STATED GOAL. Copy out the whole listing below exactly as it appears, omitting the pictures.

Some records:
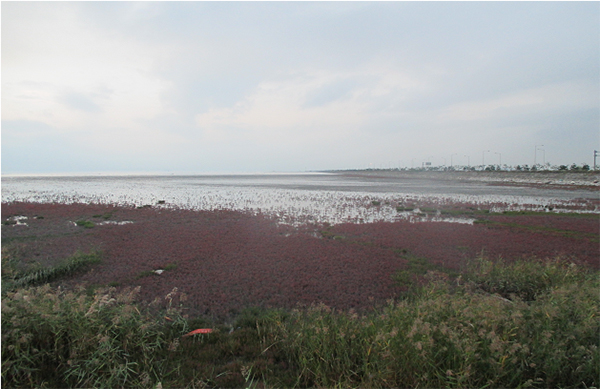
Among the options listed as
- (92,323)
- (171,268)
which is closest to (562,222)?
(171,268)

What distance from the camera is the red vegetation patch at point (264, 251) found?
262 inches

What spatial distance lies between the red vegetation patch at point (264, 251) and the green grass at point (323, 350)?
1739mm

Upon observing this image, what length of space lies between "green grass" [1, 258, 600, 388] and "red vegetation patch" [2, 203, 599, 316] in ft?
5.71

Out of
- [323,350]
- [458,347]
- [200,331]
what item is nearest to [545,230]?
[458,347]

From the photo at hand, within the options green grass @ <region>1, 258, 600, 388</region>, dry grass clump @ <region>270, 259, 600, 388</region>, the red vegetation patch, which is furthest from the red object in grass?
dry grass clump @ <region>270, 259, 600, 388</region>

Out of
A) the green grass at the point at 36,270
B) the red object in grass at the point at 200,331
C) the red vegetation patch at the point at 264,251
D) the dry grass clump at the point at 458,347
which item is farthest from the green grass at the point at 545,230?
the green grass at the point at 36,270

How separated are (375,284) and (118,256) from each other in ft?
24.1

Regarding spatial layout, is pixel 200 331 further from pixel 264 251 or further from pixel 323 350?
pixel 264 251

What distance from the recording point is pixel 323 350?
12.7 ft

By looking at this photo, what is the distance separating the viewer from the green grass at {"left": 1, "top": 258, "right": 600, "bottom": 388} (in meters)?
3.20

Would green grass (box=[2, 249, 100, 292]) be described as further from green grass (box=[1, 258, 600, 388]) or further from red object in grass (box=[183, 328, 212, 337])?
red object in grass (box=[183, 328, 212, 337])

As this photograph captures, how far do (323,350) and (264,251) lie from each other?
6140 millimetres

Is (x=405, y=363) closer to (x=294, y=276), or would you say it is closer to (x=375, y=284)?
(x=375, y=284)

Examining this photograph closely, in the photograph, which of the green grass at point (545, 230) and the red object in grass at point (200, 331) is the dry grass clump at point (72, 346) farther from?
the green grass at point (545, 230)
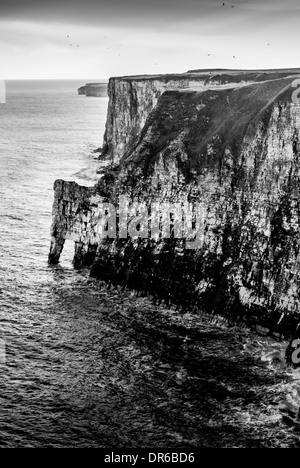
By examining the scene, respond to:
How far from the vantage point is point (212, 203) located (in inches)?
2313


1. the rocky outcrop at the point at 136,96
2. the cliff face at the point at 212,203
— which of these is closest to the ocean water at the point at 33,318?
the cliff face at the point at 212,203

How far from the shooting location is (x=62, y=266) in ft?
222

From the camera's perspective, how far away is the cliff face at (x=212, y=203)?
2094 inches

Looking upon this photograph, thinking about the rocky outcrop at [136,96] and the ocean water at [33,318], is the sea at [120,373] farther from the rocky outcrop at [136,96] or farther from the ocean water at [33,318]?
the rocky outcrop at [136,96]

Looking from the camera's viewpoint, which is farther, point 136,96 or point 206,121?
point 136,96

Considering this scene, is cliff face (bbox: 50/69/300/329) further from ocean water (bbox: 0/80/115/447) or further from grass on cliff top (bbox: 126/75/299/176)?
ocean water (bbox: 0/80/115/447)

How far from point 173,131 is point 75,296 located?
23.1 metres

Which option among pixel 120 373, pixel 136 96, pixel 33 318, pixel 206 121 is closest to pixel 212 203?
pixel 206 121

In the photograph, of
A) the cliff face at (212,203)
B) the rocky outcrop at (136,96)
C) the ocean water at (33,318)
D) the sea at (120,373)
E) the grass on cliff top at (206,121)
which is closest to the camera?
the sea at (120,373)

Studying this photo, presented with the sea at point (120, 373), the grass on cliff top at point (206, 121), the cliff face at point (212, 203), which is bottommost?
the sea at point (120, 373)

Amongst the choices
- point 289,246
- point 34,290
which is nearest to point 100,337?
point 34,290

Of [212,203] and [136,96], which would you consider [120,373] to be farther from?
[136,96]

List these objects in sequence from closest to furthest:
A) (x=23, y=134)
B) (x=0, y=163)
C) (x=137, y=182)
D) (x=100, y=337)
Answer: (x=100, y=337), (x=137, y=182), (x=0, y=163), (x=23, y=134)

THE COMPLETED TASK.
Among the options listed as
- (92,323)
- (171,268)
which is closest to (562,222)?
(171,268)

What distance from the camera is the red vegetation patch at point (264, 251) found?
262 inches

What spatial distance lies between the red vegetation patch at point (264, 251) and the green grass at point (323, 350)?
1739mm

Upon observing this image, what length of space lies between "green grass" [1, 258, 600, 388] and "red vegetation patch" [2, 203, 599, 316] in ft?
5.71

Out of
- [323,350]
- [458,347]
- [200,331]
what item is nearest to [545,230]?
[458,347]

From the photo at hand, within the options green grass @ <region>1, 258, 600, 388</region>, dry grass clump @ <region>270, 259, 600, 388</region>, the red vegetation patch, which is furthest from the red object in grass?
dry grass clump @ <region>270, 259, 600, 388</region>

Out of
A) the green grass at the point at 36,270
B) the red object in grass at the point at 200,331
C) the red vegetation patch at the point at 264,251
D) the dry grass clump at the point at 458,347
which item is farthest from the green grass at the point at 545,230?
the green grass at the point at 36,270

How separated are (375,284) and (118,256) from each other in ft?
24.1

Regarding spatial layout, is pixel 200 331 further from pixel 264 251 or further from pixel 323 350?
pixel 264 251

What distance from the recording point is pixel 323 350?
12.7 ft

By looking at this photo, what is the distance separating the viewer from the green grass at {"left": 1, "top": 258, "right": 600, "bottom": 388} (in meters)?
3.20

Would green grass (box=[2, 249, 100, 292]) be described as further from green grass (box=[1, 258, 600, 388]) or further from red object in grass (box=[183, 328, 212, 337])?
red object in grass (box=[183, 328, 212, 337])

As this photograph captures, how far do (323,350) and (264,251) lie from each other?
6140 millimetres

Is (x=405, y=363) closer to (x=294, y=276), or would you say it is closer to (x=375, y=284)?
(x=375, y=284)

Examining this photograph closely, in the photograph, which of the green grass at point (545, 230) and the red object in grass at point (200, 331) is the dry grass clump at point (72, 346) farther from?
the green grass at point (545, 230)
By examining the scene, respond to:
How far from the vantage point is point (212, 203) located (in inches)?
2313


1. the rocky outcrop at the point at 136,96
2. the cliff face at the point at 212,203
— which of these is closest to the ocean water at the point at 33,318?
the cliff face at the point at 212,203

How far from the shooting location is (x=62, y=266) in ft?
222

From the camera's perspective, how far away is the cliff face at (x=212, y=203)?
2094 inches

Looking upon this photograph, thinking about the rocky outcrop at [136,96] and the ocean water at [33,318], is the sea at [120,373] farther from the rocky outcrop at [136,96] or farther from the ocean water at [33,318]?
the rocky outcrop at [136,96]

Looking from the camera's viewpoint, which is farther, point 136,96 or point 206,121?
point 136,96

Considering this scene, is cliff face (bbox: 50/69/300/329) further from ocean water (bbox: 0/80/115/447) or further from grass on cliff top (bbox: 126/75/299/176)?
ocean water (bbox: 0/80/115/447)

How far from point 173,131 is point 75,296 located?
23.1 metres

Which option among pixel 120 373, pixel 136 96, pixel 33 318, pixel 206 121 is closest to pixel 212 203?
pixel 206 121

In the photograph, of
A) the cliff face at (212,203)
B) the rocky outcrop at (136,96)
C) the ocean water at (33,318)
D) the sea at (120,373)
E) the grass on cliff top at (206,121)
which is closest to the camera?
the sea at (120,373)

Studying this photo, presented with the sea at point (120, 373), the grass on cliff top at point (206, 121), the cliff face at point (212, 203), which is bottommost?
the sea at point (120, 373)

Amongst the choices
- point 289,246
- point 34,290
which is nearest to point 100,337?
point 34,290

Of [212,203] and [136,96], which would you consider [120,373] to be farther from?
[136,96]

List these objects in sequence from closest to furthest:
A) (x=23, y=134)
B) (x=0, y=163)
C) (x=137, y=182)
D) (x=100, y=337)
Answer: (x=100, y=337), (x=137, y=182), (x=0, y=163), (x=23, y=134)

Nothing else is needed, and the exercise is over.